The oldest building in Lewisham is the church of St. Mary the Virgin in Ladywell which was built in 1774 although there had been a church on that site for over 1000 years. I am very fortunate as mayor to be invited to visit many places of worship from time to time – some are ancient like St. Mary’s while others are much more recent and have involved the conversion of buildings originally built for other purposes like the Lewisham Islamic Centre just down the road. What many of them have in common is that they are much more than places of worship – they play a vital role in our borough in different ways and serve not only their own congregations but the wider community too.

I was at St Mary’s because they were celebrating the success of a fund raising campaign to enable them to repair the church roof. As is always the case with such appeals there are a mixture of individual donations and some larger ones from institutions. In this case the Heritage Lottery Fund (HLF) has provided a significant grant and the Leathersellers’ Livery Company has also helped out. The HLF are supporting a number of projects in Lewisham which enable existing facilities to be restored or brought back into use, and at a time when public bodies are short of cash they play a vital role.

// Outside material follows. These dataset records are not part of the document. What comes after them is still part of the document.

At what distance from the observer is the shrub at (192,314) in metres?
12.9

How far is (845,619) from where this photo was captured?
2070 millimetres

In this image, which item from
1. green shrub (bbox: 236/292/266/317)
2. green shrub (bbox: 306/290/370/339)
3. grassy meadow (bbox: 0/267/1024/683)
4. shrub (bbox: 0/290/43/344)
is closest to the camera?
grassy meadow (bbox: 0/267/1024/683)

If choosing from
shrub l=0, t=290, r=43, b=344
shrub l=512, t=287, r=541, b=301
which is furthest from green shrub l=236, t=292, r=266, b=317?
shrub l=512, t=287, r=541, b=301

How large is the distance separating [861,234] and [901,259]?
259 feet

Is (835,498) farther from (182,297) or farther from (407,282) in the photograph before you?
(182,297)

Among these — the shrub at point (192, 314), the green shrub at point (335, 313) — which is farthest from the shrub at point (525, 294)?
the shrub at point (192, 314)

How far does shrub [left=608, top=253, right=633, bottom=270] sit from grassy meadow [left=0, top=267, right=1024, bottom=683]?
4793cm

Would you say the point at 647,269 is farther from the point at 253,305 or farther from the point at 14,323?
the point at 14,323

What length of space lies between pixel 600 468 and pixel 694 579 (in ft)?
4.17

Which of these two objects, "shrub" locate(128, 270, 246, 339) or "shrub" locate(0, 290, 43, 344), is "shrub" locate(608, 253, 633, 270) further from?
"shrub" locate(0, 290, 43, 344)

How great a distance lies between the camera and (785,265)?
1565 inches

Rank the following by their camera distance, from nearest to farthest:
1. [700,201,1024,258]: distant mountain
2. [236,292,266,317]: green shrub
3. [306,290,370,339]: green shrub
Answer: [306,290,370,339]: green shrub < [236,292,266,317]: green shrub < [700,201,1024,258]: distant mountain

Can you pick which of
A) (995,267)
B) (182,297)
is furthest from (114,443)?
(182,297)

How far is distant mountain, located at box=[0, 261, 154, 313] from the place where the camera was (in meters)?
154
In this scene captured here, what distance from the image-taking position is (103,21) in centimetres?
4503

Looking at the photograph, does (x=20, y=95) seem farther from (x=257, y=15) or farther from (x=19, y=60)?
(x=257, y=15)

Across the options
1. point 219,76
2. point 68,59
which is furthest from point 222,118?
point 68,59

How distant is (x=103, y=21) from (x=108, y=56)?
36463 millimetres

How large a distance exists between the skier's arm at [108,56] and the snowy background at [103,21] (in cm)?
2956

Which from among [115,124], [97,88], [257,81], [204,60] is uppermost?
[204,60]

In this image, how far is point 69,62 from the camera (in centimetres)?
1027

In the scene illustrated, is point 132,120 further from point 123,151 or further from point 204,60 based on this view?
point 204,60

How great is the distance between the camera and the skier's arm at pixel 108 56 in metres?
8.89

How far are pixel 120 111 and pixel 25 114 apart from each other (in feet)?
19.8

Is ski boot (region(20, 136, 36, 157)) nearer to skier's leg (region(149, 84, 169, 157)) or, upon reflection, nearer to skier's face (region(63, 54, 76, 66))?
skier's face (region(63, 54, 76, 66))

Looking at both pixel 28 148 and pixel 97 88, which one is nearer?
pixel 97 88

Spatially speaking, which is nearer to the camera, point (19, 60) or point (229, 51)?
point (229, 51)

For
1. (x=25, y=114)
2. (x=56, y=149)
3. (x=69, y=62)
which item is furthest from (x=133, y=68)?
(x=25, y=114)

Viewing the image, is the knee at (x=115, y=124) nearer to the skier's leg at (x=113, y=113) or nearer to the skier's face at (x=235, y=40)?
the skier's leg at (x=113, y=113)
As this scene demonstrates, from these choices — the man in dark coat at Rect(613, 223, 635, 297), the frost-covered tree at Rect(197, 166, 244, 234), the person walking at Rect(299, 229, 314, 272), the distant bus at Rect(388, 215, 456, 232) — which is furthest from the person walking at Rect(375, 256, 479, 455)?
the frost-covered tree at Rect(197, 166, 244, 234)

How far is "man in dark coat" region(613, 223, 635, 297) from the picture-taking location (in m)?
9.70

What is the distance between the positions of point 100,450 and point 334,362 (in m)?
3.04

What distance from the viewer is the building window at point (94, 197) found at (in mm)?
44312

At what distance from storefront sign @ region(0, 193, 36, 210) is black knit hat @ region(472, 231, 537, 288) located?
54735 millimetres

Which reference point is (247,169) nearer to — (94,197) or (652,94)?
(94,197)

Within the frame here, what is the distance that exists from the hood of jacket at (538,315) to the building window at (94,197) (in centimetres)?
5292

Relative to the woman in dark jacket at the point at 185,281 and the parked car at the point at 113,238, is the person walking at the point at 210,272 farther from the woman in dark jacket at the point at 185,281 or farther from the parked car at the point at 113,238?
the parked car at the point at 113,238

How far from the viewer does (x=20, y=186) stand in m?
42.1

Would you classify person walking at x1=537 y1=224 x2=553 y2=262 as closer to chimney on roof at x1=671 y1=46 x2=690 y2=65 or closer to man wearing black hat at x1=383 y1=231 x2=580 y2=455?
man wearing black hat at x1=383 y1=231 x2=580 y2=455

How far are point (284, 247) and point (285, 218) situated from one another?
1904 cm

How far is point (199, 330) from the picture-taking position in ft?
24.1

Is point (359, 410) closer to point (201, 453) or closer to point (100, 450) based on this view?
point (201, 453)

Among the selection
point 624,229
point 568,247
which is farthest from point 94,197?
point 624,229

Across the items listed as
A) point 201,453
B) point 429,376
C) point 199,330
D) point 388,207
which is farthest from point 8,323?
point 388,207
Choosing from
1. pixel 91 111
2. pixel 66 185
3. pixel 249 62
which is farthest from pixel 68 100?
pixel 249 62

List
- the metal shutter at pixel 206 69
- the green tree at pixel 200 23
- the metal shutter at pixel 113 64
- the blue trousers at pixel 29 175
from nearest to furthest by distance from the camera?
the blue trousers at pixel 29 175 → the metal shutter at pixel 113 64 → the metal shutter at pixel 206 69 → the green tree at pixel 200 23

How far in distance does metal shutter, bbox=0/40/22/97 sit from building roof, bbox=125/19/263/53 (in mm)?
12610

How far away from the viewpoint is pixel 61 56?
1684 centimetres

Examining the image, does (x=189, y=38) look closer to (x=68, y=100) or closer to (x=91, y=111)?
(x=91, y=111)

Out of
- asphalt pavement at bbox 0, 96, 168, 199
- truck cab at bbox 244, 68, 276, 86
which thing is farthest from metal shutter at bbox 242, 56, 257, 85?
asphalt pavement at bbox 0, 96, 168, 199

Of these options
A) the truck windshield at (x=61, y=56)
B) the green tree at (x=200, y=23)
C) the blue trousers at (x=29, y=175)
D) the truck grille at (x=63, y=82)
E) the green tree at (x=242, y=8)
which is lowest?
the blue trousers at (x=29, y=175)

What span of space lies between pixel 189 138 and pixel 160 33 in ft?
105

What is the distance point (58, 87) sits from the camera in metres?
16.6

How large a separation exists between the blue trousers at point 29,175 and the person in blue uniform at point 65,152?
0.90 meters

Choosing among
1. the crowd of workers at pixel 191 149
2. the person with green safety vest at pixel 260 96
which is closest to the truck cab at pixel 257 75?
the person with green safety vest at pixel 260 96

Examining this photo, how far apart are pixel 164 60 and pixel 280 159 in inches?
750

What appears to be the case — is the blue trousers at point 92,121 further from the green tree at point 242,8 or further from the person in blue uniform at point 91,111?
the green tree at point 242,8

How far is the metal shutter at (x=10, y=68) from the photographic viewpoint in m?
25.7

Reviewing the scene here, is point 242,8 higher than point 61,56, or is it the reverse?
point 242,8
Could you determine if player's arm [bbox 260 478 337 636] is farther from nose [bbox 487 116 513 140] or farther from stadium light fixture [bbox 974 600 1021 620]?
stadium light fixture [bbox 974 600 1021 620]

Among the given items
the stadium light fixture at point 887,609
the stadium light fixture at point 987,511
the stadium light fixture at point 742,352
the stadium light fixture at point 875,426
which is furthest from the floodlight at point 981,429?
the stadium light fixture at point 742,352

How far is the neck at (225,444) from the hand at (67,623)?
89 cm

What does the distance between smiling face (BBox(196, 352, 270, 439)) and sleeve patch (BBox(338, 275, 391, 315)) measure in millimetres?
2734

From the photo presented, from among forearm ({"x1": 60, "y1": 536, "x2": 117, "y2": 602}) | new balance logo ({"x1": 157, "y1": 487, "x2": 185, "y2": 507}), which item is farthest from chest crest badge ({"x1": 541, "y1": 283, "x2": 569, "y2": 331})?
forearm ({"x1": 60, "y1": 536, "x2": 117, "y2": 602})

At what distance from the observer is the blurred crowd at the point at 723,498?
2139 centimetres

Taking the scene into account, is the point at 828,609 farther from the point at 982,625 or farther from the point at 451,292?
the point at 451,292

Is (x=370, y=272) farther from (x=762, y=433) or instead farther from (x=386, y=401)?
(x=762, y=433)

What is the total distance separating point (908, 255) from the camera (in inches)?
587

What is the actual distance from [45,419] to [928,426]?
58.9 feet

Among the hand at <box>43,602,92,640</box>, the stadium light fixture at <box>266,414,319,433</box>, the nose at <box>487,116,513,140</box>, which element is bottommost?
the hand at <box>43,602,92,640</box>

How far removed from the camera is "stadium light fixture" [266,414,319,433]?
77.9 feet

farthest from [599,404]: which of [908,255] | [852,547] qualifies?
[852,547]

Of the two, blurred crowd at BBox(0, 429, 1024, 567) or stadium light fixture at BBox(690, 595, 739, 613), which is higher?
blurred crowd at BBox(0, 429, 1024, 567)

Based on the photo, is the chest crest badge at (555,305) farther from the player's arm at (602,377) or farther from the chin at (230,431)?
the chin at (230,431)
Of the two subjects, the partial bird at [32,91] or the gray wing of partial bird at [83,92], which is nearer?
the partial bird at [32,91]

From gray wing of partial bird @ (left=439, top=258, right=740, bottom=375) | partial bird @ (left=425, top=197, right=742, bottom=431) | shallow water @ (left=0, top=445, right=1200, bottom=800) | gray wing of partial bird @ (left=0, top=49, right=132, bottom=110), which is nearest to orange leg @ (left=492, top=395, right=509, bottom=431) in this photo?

The Leathersellers’ Company is one of the ancient Livery Companies of the City of London dating back to 1444 but they have been active in Lewisham for many years and have strong local connections, not least through their work in supporting schools. The Leathersellers’ Federation which consists of the three Prendergast schools has its origins in the first girls’ secondary school built in 1890, on a site provided by the Leathersellers’ Company.

The banking crisis of 2008 led to a prolonged period of austerity in our country and since the vote to leave the EU in June this has been exacerbated by great uncertainties about the future for many individuals in our city, but also for the economic well being of the city as a whole. Those of us who are active in politics have also been involved in different ways in difficult issues for our own parties.

As I sat in St. Mary’s I was firstly grateful for the way our faith based groups of all kinds work together and with the wider community in these difficult times. But then knowing that men and women had visited that very site for hundreds of years in war and peace, good times and bad, reminded me that we must keep our current challenges in perspective. Our community is resilient and will come through those challenges just as generations before us did, and as future generations will too I am sure.